Ex-Aurora mines to be sold off, again
The Aurora gold mines looted by former president Jacob Zuma’s nephew Khulubuse Zuma and his partners are heading for liquidation again after a falling-out between the South African and Chinese partners in the consortium that bought Aurora in 2012.
Lawyers for BEK Holdings, which owns 26% of China African Precious Metals (CAPM), have applied to the high court in Johannesburg for liquidation after a “breakdown” in relations with its Chinese partner, Golden Haven, which owns 74% of CAPM.
The move by BEK owner Elias Khumalo, a close associate of Jacob Zuma, comes after mediation by the department of mineral resources failed last week.
CAPM employs about 460 workers at its Orkney gold mine, which went back into production after it was rehabilitated by CAPM. It is not clear at this stage whether they have been paid. CAPM’s bank accounts have been suspended by Standard Bank as a result of the liquidation application and the dispute between BEK and Golden Haven.
More than 5 000 workers at the Orkney and Grootvlei gold mines lost their jobs after the mines were stripped of gold and assets valued at R1.82-billion while under the control of Aurora Empowerment Systems.
The mines were placed under Aurora’s control during a 2009 liquidation process, but were looted and their shafts flooded. Aurora directors Khulubuse Zuma, Zondwa Mandela, (Nelson Mandela’s grandson), Thulani Ngubani and Fazel and Solly Bhana were found to be personally responsible for stripping the mines’ assets by the high court in Pretoria in 2015.
CAPM bought the Orkney mines for R151.2-million.
Things soured between the partners in CAPM after new leaders at Golden Haven removed Khumalo as CAPM executive director, appointed a new chief executive, and demoted Khumalo to a non-executive director with a salary of R15 000. Khumalo claims the decision, taken in August, was irregular because the board did not quorate.

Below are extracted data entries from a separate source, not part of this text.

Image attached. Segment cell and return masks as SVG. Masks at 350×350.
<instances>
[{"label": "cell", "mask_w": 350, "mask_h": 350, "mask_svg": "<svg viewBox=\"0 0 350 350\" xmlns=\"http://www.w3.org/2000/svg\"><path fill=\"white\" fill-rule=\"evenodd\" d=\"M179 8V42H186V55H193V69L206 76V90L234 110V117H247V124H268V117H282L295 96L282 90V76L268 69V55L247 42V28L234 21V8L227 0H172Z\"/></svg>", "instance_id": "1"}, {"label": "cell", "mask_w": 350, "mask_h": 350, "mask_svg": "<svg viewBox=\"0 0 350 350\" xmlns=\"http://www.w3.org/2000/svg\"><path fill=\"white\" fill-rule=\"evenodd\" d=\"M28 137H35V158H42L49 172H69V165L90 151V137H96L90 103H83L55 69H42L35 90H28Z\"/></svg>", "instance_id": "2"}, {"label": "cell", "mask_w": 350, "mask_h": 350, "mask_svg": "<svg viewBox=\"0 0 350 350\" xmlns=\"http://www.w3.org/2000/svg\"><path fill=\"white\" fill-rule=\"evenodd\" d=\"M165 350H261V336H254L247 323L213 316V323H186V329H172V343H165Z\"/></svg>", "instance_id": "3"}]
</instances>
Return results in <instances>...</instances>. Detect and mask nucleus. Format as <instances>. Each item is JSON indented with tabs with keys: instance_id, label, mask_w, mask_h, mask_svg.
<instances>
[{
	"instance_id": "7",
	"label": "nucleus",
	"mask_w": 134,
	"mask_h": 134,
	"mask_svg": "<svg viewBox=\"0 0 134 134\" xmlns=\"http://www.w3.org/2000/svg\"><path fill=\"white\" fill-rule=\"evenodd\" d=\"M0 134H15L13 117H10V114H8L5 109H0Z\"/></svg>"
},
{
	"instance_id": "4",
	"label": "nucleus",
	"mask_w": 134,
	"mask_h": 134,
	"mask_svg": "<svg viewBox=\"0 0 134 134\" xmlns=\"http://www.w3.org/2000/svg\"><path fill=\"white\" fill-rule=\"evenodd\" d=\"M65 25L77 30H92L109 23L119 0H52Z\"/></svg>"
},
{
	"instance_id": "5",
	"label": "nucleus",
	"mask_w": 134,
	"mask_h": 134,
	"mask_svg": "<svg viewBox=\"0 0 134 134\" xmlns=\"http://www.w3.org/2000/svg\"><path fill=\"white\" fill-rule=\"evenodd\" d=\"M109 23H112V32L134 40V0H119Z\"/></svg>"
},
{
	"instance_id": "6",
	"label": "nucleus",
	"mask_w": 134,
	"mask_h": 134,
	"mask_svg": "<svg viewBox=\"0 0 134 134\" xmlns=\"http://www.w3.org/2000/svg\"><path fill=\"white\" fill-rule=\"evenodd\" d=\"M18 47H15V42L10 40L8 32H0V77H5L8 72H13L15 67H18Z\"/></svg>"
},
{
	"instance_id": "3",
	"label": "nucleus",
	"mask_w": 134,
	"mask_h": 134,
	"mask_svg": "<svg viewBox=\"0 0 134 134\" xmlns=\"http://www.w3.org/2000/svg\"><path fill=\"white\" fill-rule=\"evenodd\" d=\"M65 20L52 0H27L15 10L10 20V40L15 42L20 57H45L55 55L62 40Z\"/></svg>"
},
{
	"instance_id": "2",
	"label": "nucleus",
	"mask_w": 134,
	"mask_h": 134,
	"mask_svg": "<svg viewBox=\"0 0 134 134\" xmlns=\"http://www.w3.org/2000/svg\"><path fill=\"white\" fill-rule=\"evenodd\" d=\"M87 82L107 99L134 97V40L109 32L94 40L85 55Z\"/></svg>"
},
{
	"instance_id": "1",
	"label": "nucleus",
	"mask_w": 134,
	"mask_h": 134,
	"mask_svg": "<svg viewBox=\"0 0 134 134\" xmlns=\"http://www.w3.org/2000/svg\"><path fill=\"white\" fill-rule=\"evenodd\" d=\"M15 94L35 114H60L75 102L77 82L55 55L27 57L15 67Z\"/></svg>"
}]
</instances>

According to correspondence between the parties, included in the application for liquidation, Golden Haven failed to honour an earlier commitment to invest R100-million in Orkney for the processing of gold extracted there since 2012.
In a letter to Golden Haven chief executive Lee Jiang in July, Khumalo said there were “irreconcilable differences and trust issues” between the partners and made Golden Haven an offer either to buy his share of the company for R13.26-million or to sell him its share for R37.5-million.
In a responding letter in August, Jiang declined, saying they wanted to continue with their joint venture and that BEK had not “triggered” the processes agreed upon in the CAPM memorandum of incorporation. Golden Haven would also oppose attempts to liquidate CAPM.
Khumalo’s lawyer, Barnabas Xulu, said: “We are forced to take this action as the relationship has broken down completely. There has been an undermining of the BEE [black economic empowerment] component and an attempt to run the operation on a shoestring budget. DMR [department of mineral resources] had attempted mediation but Golden Haven did not turn up, leaving us no other choice.”
Xulu said the liquidation process would not place jobs in danger, but the suspended bank accounts were a concern in terms of paying workers.
Khumalo declined to comment. DMR and Golden Haven had not responded by the time of publication.